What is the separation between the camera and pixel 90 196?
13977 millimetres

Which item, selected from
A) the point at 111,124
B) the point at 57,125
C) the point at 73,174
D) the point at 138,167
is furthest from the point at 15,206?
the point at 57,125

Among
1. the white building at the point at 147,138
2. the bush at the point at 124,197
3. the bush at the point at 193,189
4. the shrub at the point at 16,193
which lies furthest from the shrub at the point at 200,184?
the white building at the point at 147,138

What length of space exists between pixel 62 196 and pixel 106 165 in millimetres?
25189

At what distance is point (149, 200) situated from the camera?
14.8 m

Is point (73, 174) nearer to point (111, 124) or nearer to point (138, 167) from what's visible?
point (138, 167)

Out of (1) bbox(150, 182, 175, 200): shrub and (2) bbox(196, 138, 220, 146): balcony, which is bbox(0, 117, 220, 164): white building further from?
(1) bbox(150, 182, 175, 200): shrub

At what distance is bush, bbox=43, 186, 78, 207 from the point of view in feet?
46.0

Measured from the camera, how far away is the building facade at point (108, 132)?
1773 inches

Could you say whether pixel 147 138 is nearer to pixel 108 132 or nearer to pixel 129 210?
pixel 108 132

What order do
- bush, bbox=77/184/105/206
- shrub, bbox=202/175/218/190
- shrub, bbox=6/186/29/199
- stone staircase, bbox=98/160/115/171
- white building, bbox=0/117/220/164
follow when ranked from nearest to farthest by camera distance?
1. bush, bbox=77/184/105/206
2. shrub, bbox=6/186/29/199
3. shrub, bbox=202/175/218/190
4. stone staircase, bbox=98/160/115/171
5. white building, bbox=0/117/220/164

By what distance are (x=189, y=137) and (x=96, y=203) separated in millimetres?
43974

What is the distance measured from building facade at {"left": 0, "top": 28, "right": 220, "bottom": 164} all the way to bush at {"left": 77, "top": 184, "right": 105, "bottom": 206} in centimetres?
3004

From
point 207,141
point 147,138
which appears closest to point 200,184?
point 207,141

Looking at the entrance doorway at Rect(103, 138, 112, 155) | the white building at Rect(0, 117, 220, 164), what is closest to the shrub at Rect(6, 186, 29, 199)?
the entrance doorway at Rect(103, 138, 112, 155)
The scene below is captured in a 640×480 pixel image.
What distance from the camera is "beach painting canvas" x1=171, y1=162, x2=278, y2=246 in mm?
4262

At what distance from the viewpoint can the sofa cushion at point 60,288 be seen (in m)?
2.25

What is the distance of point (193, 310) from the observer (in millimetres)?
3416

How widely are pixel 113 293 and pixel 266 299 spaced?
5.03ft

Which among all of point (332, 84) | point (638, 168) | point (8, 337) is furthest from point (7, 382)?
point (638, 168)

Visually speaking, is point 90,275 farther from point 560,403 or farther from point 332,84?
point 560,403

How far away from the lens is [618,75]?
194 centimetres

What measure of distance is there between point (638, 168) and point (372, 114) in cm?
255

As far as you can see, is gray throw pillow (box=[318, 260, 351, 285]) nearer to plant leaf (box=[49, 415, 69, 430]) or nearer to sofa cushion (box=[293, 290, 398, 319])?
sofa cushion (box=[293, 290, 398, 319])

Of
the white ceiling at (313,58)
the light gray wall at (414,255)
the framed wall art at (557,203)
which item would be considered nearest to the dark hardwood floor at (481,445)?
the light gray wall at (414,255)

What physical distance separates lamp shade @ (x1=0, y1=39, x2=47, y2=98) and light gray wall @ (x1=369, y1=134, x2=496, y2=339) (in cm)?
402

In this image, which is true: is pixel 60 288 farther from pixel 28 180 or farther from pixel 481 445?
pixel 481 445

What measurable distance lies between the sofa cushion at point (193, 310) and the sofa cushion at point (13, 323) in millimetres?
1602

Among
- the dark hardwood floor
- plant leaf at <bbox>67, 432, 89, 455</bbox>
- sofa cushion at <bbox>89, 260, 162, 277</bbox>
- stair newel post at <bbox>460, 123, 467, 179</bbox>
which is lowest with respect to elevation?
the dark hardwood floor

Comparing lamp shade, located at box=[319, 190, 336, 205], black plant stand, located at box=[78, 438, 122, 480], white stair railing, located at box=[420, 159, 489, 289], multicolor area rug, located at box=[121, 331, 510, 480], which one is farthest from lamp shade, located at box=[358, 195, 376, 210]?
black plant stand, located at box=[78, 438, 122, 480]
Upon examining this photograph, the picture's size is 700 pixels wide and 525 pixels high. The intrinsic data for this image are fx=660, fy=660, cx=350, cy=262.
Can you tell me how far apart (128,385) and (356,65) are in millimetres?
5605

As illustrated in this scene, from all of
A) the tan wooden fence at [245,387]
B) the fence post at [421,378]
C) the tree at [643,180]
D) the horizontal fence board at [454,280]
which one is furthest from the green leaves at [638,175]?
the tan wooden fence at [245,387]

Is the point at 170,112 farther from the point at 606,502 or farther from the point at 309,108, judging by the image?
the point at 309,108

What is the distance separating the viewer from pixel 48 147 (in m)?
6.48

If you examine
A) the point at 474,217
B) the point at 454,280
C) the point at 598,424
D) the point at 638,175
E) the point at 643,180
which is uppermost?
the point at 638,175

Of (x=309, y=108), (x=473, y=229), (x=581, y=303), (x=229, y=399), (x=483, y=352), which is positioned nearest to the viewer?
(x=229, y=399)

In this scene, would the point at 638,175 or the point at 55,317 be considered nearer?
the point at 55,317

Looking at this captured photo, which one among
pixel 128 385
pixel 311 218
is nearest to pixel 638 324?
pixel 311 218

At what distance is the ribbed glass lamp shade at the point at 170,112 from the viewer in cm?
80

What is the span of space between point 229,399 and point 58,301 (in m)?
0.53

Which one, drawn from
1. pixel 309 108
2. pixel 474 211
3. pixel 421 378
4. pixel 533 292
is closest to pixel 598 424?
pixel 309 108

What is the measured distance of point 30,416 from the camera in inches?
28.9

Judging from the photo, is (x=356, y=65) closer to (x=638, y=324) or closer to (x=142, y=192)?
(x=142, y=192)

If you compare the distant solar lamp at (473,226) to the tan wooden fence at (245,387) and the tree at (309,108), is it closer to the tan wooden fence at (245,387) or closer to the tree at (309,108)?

** Task goal **
Render every line above as a JSON list of strings, one string per line, leaving out the blank lines.

** Answer for the task **
[
  "What is the separation between the camera and pixel 90 196?",
  "13977 millimetres",
  "Which item, selected from",
  "A) the point at 111,124",
  "B) the point at 57,125",
  "C) the point at 73,174",
  "D) the point at 138,167",
  "is furthest from the point at 15,206?",
  "the point at 57,125",
  "Among",
  "1. the white building at the point at 147,138",
  "2. the bush at the point at 124,197",
  "3. the bush at the point at 193,189",
  "4. the shrub at the point at 16,193",
  "which lies furthest from the shrub at the point at 200,184?",
  "the white building at the point at 147,138",
  "What length of space exists between pixel 62 196 and pixel 106 165 in millimetres?",
  "25189",
  "At what distance is point (149, 200) situated from the camera?",
  "14.8 m",
  "Is point (73, 174) nearer to point (111, 124) or nearer to point (138, 167) from what's visible?",
  "point (138, 167)",
  "Out of (1) bbox(150, 182, 175, 200): shrub and (2) bbox(196, 138, 220, 146): balcony, which is bbox(0, 117, 220, 164): white building further from?",
  "(1) bbox(150, 182, 175, 200): shrub",
  "At what distance is bush, bbox=43, 186, 78, 207 from the point of view in feet?",
  "46.0",
  "Measured from the camera, how far away is the building facade at point (108, 132)?",
  "1773 inches",
  "Could you say whether pixel 147 138 is nearer to pixel 108 132 or nearer to pixel 129 210?",
  "pixel 108 132",
  "What order do",
  "- bush, bbox=77/184/105/206",
  "- shrub, bbox=202/175/218/190",
  "- shrub, bbox=6/186/29/199",
  "- stone staircase, bbox=98/160/115/171",
  "- white building, bbox=0/117/220/164",
  "follow when ranked from nearest to farthest by camera distance?",
  "1. bush, bbox=77/184/105/206",
  "2. shrub, bbox=6/186/29/199",
  "3. shrub, bbox=202/175/218/190",
  "4. stone staircase, bbox=98/160/115/171",
  "5. white building, bbox=0/117/220/164",
  "By what distance are (x=189, y=137) and (x=96, y=203) separated in millimetres?",
  "43974",
  "What is the distance measured from building facade at {\"left\": 0, \"top\": 28, \"right\": 220, \"bottom\": 164} all the way to bush at {\"left\": 77, \"top\": 184, \"right\": 105, \"bottom\": 206} in centimetres?",
  "3004",
  "From",
  "point 207,141",
  "point 147,138",
  "which appears closest to point 200,184?",
  "point 207,141",
  "Looking at the entrance doorway at Rect(103, 138, 112, 155) | the white building at Rect(0, 117, 220, 164), what is closest to the shrub at Rect(6, 186, 29, 199)?",
  "the entrance doorway at Rect(103, 138, 112, 155)",
  "The scene below is captured in a 640×480 pixel image.",
  "What distance from the camera is \"beach painting canvas\" x1=171, y1=162, x2=278, y2=246 in mm?",
  "4262",
  "At what distance from the viewpoint can the sofa cushion at point 60,288 be seen (in m)?",
  "2.25",
  "What is the distance of point (193, 310) from the observer (in millimetres)?",
  "3416",
  "How widely are pixel 113 293 and pixel 266 299 spaced?",
  "5.03ft",
  "Which among all of point (332, 84) | point (638, 168) | point (8, 337) is furthest from point (7, 382)?",
  "point (638, 168)",
  "Visually speaking, is point 90,275 farther from point 560,403 or farther from point 332,84?",
  "point 560,403",
  "How far away from the lens is [618,75]?",
  "194 centimetres",
  "What measure of distance is there between point (638, 168) and point (372, 114) in cm?",
  "255",
  "As far as you can see, is gray throw pillow (box=[318, 260, 351, 285]) nearer to plant leaf (box=[49, 415, 69, 430]) or nearer to sofa cushion (box=[293, 290, 398, 319])?",
  "sofa cushion (box=[293, 290, 398, 319])",
  "Of",
  "the white ceiling at (313,58)",
  "the light gray wall at (414,255)",
  "the framed wall art at (557,203)",
  "which item would be considered nearest to the dark hardwood floor at (481,445)?",
  "the light gray wall at (414,255)",
  "What physical distance separates lamp shade @ (x1=0, y1=39, x2=47, y2=98) and light gray wall @ (x1=369, y1=134, x2=496, y2=339) (in cm)?",
  "402",
  "In this image, which is true: is pixel 60 288 farther from pixel 28 180 or farther from pixel 481 445?",
  "pixel 481 445",
  "What measurable distance lies between the sofa cushion at point (193, 310) and the sofa cushion at point (13, 323) in millimetres?",
  "1602",
  "Among",
  "- the dark hardwood floor",
  "- plant leaf at <bbox>67, 432, 89, 455</bbox>",
  "- sofa cushion at <bbox>89, 260, 162, 277</bbox>",
  "- stair newel post at <bbox>460, 123, 467, 179</bbox>",
  "which is lowest with respect to elevation?",
  "the dark hardwood floor",
  "Comparing lamp shade, located at box=[319, 190, 336, 205], black plant stand, located at box=[78, 438, 122, 480], white stair railing, located at box=[420, 159, 489, 289], multicolor area rug, located at box=[121, 331, 510, 480], which one is farthest from lamp shade, located at box=[358, 195, 376, 210]?",
  "black plant stand, located at box=[78, 438, 122, 480]",
  "Upon examining this photograph, the picture's size is 700 pixels wide and 525 pixels high. The intrinsic data for this image are fx=660, fy=660, cx=350, cy=262.",
  "Can you tell me how far apart (128,385) and (356,65) are in millimetres?",
  "5605",
  "As illustrated in this scene, from all of",
  "A) the tan wooden fence at [245,387]",
  "B) the fence post at [421,378]",
  "C) the tree at [643,180]",
  "D) the horizontal fence board at [454,280]",
  "which one is furthest from the green leaves at [638,175]?",
  "the tan wooden fence at [245,387]",
  "Is the point at 170,112 farther from the point at 606,502 or farther from the point at 309,108, judging by the image?",
  "the point at 309,108",
  "What is the distance separating the viewer from pixel 48 147 (in m)?",
  "6.48",
  "If you examine",
  "A) the point at 474,217",
  "B) the point at 454,280",
  "C) the point at 598,424",
  "D) the point at 638,175",
  "E) the point at 643,180",
  "which is uppermost?",
  "the point at 638,175",
  "Of (x=309, y=108), (x=473, y=229), (x=581, y=303), (x=229, y=399), (x=483, y=352), which is positioned nearest to the viewer?",
  "(x=229, y=399)",
  "In this scene, would the point at 638,175 or the point at 55,317 be considered nearer?",
  "the point at 55,317",
  "Looking at this captured photo, which one among",
  "pixel 128 385",
  "pixel 311 218",
  "is nearest to pixel 638 324?",
  "pixel 311 218",
  "At what distance is the ribbed glass lamp shade at the point at 170,112 from the viewer in cm?",
  "80",
  "What is the span of space between point 229,399 and point 58,301 (in m)?",
  "0.53",
  "Which one, drawn from",
  "1. pixel 309 108",
  "2. pixel 474 211",
  "3. pixel 421 378",
  "4. pixel 533 292",
  "is closest to pixel 598 424?",
  "pixel 309 108",
  "What is the measured distance of point 30,416 from the camera in inches?",
  "28.9",
  "Judging from the photo, is (x=356, y=65) closer to (x=638, y=324) or closer to (x=142, y=192)?",
  "(x=142, y=192)",
  "If you compare the distant solar lamp at (473,226) to the tan wooden fence at (245,387) and the tree at (309,108), is it closer to the tan wooden fence at (245,387) or closer to the tree at (309,108)?"
]